Passage given:
******************************

There are hints, however, that trifle may be the sign of things to come. Following an NSDF workshop from Frantic Assembly’s Simon Pittman, both Bróccán Tyzack-Carlin and Will Emery expressed a keen desire to see more physical theatre in Durham in Palatinate’s article covering the festival. LTC are already responding to this demand with Stephen Berkoff’s East planned for next term—quite a  different beast to trifle but still embracing a physicality which has so far been noticeably absent from Durham’s repertoire.

I don’t think Durham is ever going to be as crazy as Edinburgh, or that clown shows like Salam’s will become the norm for Durham comedy. We’re a lot more used to stand-up and sketch comedy, and clown shows and mime may be a little but too minimalistic for some people’s tastes and a step too far outside their comfort zone. There are also very few performance spaces that lend themselves to this kind of show. Empty Shop was perfect for trifle, but you can’t imagine Salam crowd-surfing over the audience’s laps in The Assembly Rooms.

Saying this, trifle quickly sold out and the piece closed to impassioned applause, so there is clearly a demand for more alternative theatre and audiences are willing to experiment with different kinds of show. Whether others will be as brave as Salam in trying to command an audience’s attention with cereals, fruit and a game of Guess Who however is another matter entirely. Beyond thoroughly entertaining an audience who didn’t really know what to expect, Salam has shown that clown comedy and mime are areas that are definitely worth exploring for Durham theatre.

******************************

Data section:
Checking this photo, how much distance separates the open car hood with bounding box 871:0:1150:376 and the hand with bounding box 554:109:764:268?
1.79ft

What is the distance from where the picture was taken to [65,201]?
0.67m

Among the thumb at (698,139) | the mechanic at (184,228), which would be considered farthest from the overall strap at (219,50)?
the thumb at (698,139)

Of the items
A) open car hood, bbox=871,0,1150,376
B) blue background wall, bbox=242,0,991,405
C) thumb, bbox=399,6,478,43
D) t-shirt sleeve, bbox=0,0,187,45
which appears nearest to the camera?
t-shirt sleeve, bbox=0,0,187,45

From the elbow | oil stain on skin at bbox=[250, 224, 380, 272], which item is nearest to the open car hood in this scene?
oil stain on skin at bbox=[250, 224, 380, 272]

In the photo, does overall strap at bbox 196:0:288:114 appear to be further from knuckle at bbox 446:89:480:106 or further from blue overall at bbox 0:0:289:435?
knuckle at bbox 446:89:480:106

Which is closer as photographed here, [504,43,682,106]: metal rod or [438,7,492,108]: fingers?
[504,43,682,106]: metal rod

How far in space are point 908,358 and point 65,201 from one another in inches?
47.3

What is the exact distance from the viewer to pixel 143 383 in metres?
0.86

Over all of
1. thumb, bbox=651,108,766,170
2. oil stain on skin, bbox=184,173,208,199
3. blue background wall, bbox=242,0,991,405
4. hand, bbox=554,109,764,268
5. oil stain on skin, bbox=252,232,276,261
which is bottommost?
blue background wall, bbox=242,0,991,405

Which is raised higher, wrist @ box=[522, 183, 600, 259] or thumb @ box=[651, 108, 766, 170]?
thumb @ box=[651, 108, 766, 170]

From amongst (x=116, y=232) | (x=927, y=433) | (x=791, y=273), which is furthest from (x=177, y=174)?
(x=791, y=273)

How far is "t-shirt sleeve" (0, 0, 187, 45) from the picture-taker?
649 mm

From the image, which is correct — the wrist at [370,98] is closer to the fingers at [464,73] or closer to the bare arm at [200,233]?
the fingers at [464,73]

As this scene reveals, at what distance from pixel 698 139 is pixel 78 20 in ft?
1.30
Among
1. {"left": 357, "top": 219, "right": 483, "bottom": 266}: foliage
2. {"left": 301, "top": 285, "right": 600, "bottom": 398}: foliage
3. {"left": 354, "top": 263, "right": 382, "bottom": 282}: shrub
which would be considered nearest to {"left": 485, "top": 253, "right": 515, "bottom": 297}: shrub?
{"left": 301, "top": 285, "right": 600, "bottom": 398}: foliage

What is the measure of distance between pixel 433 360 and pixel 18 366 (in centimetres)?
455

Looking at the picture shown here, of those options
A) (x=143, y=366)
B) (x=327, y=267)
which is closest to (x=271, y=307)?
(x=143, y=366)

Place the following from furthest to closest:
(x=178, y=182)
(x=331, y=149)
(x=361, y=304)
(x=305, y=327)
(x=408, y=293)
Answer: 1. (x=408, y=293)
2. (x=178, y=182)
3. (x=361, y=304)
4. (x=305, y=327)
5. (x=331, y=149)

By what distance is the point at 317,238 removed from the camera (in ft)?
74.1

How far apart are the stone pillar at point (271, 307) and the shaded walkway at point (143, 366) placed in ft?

******************************

Exercise requirements:
Which people are named in the passage on Durham theatre, which is the text above the rows?

Answer to this task:
- Simon Pittman
- Bróccán Tyzack-Carlin
- Will Emery
- Stephen Berkoff
- Salam